An investigation into Sunitinib malate nanoparticle production by US- RESOLV method: Effect of type of polymer on dissolution rate and particle size distribution

The present study practiced ultrasonic-assisted rapid expansion of a supercritical CO2 solution into a liquid solvent (US-RESOLV) process for the synthesis of nanoparticles (NPs) of Sunitinib malate for the first time. Hydrophilic polymers including hydroxypropyl methylcellulose (HPMC), poly (vinyl alcohol) (PVA), chitosan (CHI) and polyethylene glycol (PEG) were utilized for modifying the size distribution and increasing the dissolution rate of the Sunitinib malate NPs. Also, we determined the impact of pressure, nozzle diameter as well as temperature on morphology, size distribution and dissolution rate of produced particles.

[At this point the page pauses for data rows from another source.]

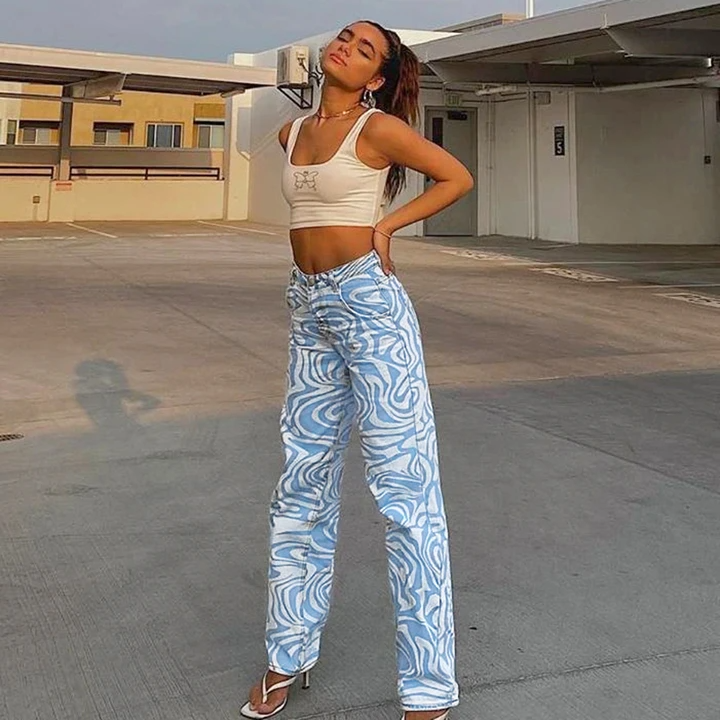 Harajuku Zebra Print Straight Pant.png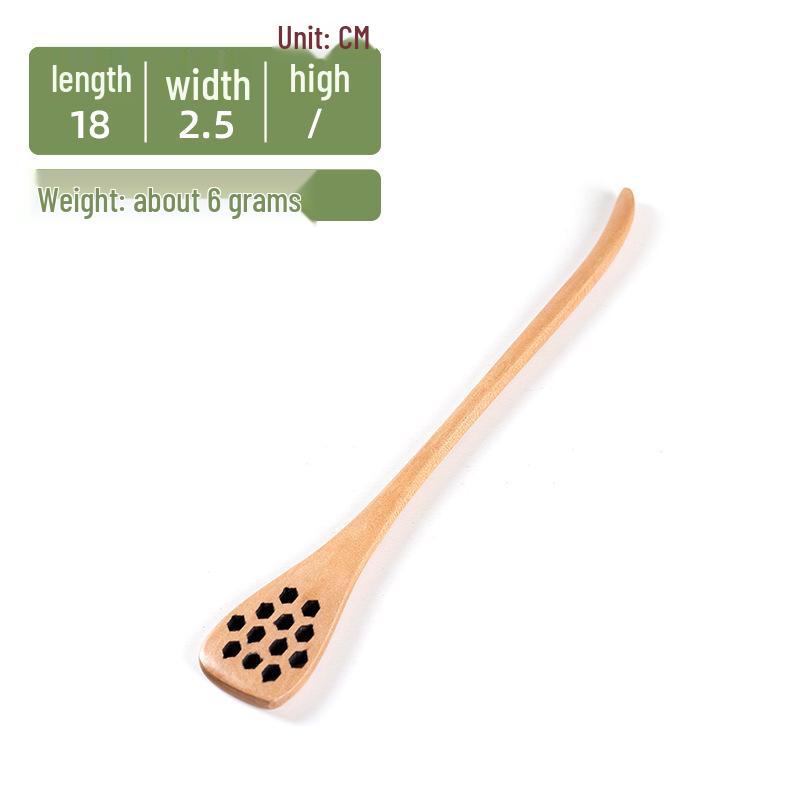 Japanese Wood Long Handle Honey & Coffee Stirring Spoon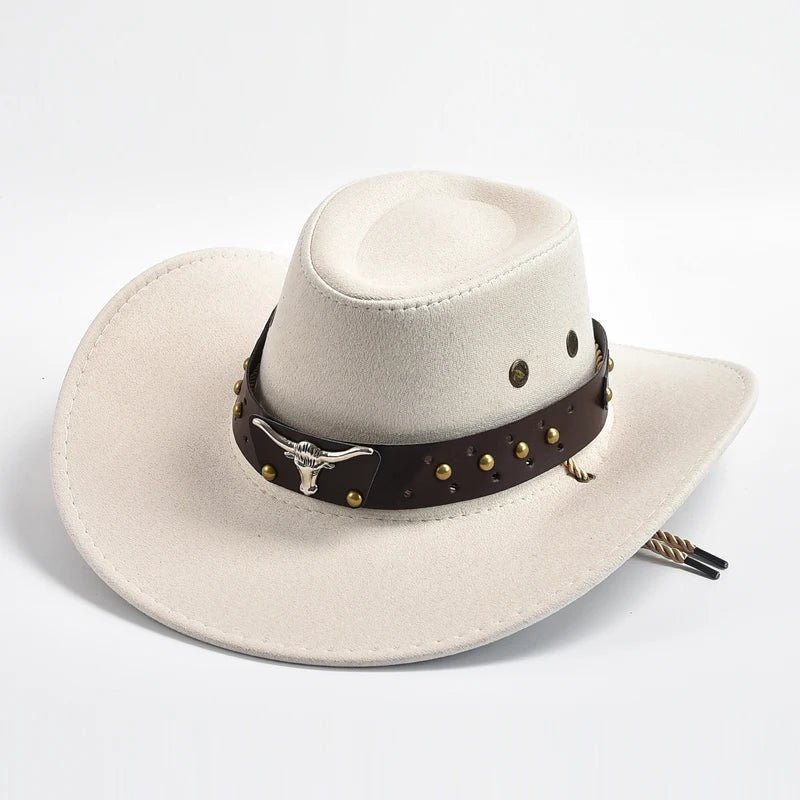 Dakron – Sombrero vaquero de ala ancha estilo western para hombre
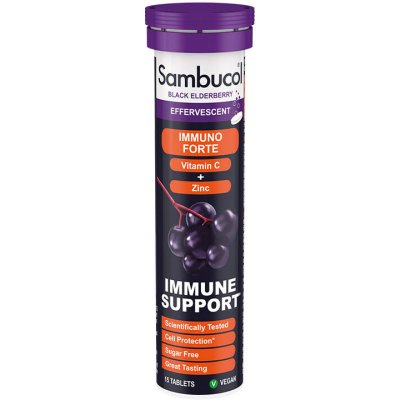 Sambucol Black Elderberry Immuno Forte 15 šumivých tablet – Hledejceny.cz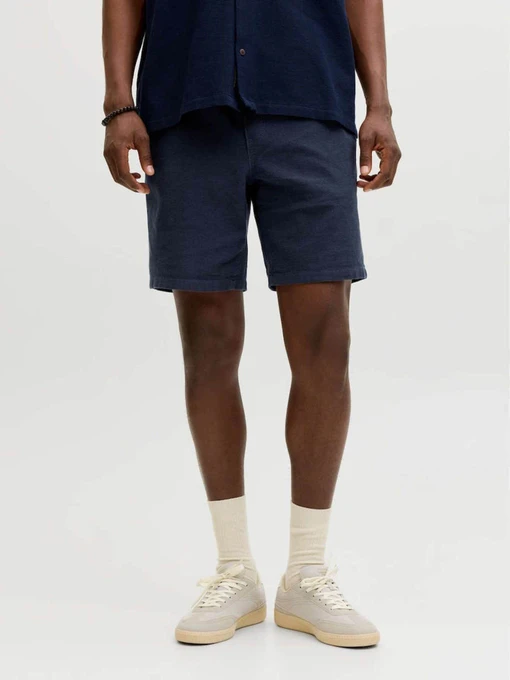 Шорти JACK & JONES JAIDEN WAFFLE RESORT SHORT модель 12295862_Navy Blazer Фото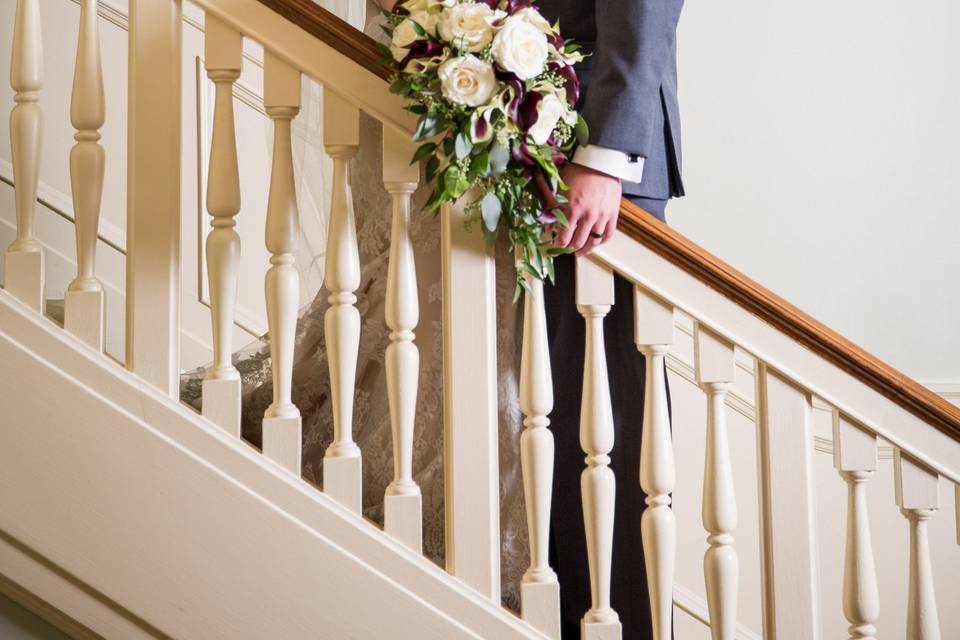Couple on the staircase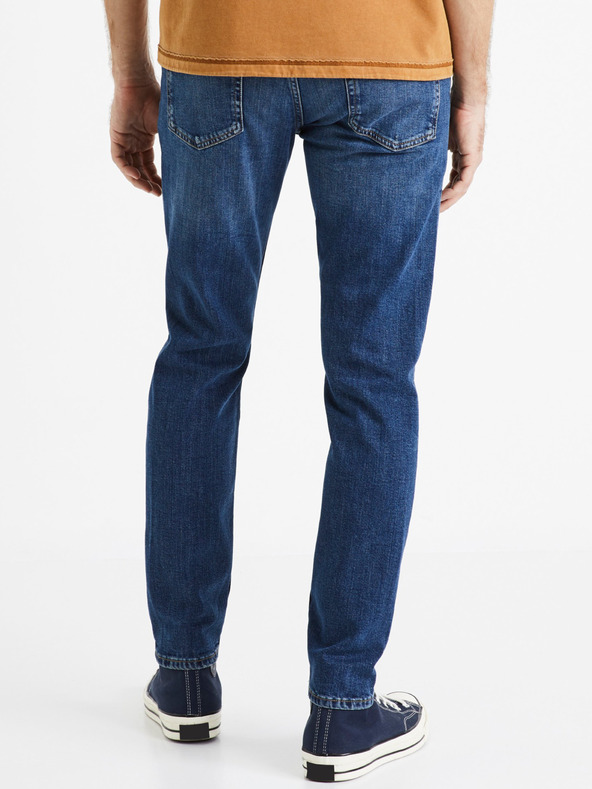 Celio Kék férfi slim fit farmer Celio Dostroy2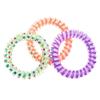 Claire's Club Girl's Club Unicorn Spiral Hair Ties - 3 Pack view 2
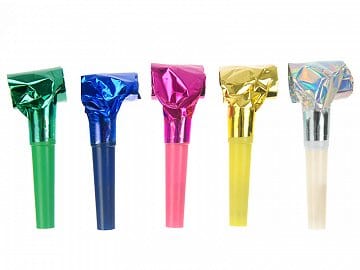 Colourful Party Blowers | Party Noisemakers | Pretty Little Party Shop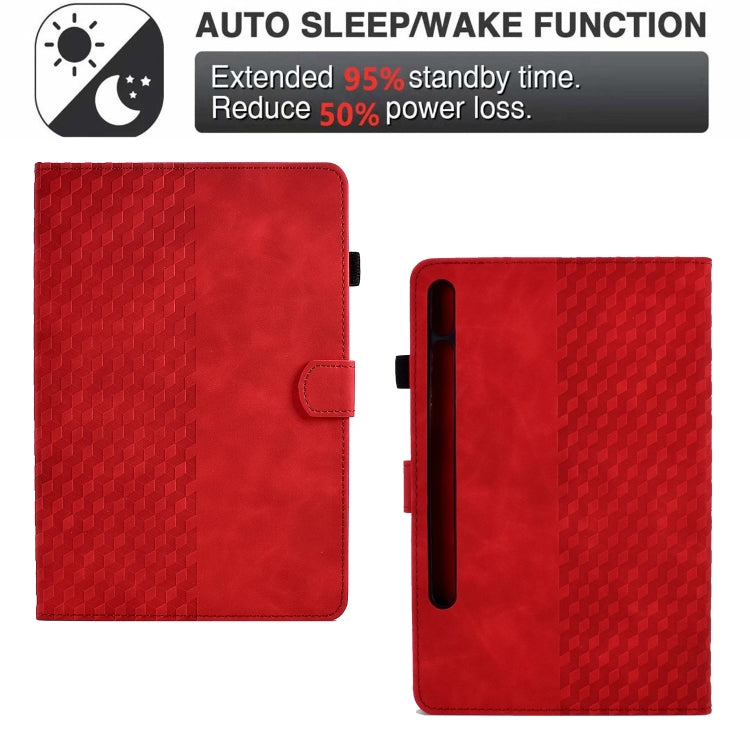 Funda inteligente de cuero con relieve de rombos para Samsung Galaxy Tab S7 T870/S8 X700, para Samsung Galaxy Tab S7 T870/S8 X700 Funda inteligente de cuero con relieve de rombos para Samsung Galaxy Tab S7 T870/S8 X700, para Samsung Galaxy Tab S7 T870/S8 X700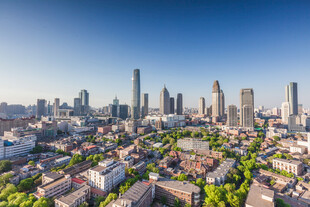 法兰克福城市天际线景观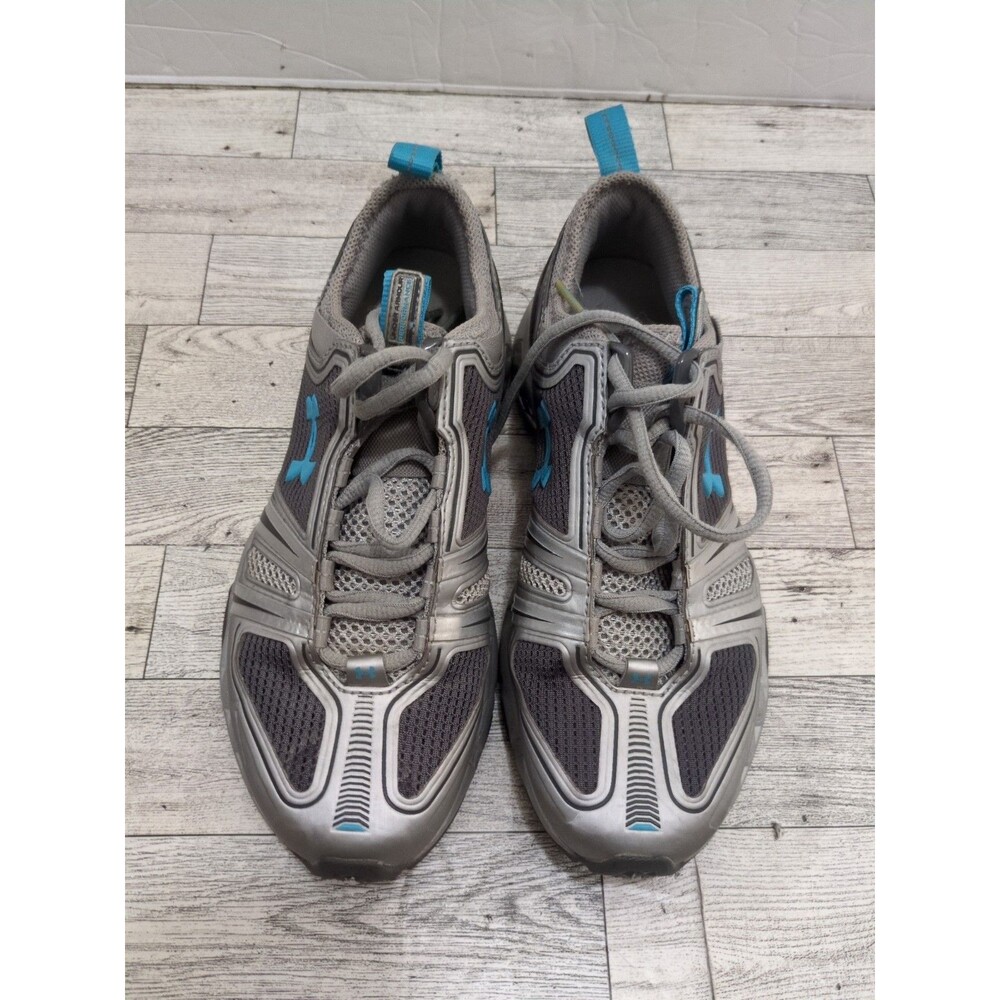 VTG Under Armour Gray Blue Running Training Sneakers 7 Women's Low Top Trainers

In order to accomplish the objectives of the present study, PEG was the best polymer for controlling the particle size distribution and HPMC served as the best polymeric stabilizer for increasing the dissolution rate of the drug particles. The synthesized particles were much smaller (< 600 nm) in comparison to the unprocessed particles of Sunitinib malate. The combined effects of the smaller sizes of the particles, ultrasonication and the presence of polymers could enhance dissolution rate of the Sunitinib malate in the aqueous media.

Automated summary

In this study, ultrasonic-assisted rapid expansion of supercritical CO2 solution into a liquid solvent (US-RESOLV) process was utilized for the synthesis of Sunitinib malate nanoparticles (NPs) for the first time. Various hydrophilic polymers were used to modify the size distribution and enhance the dissolution rate of the NPs, with PEG identified as the best polymer for controlling particle size distribution and HPMC as the best polymeric stabilizer for increasing drug particle dissolution rate. The synthesized particles were significantly smaller (< 600 nm) compared to unprocessed particles, and the combination of smaller sizes, ultrasonication, and polymer presence led to an enhanced dissolution rate of Sunitinib malate in aqueous media.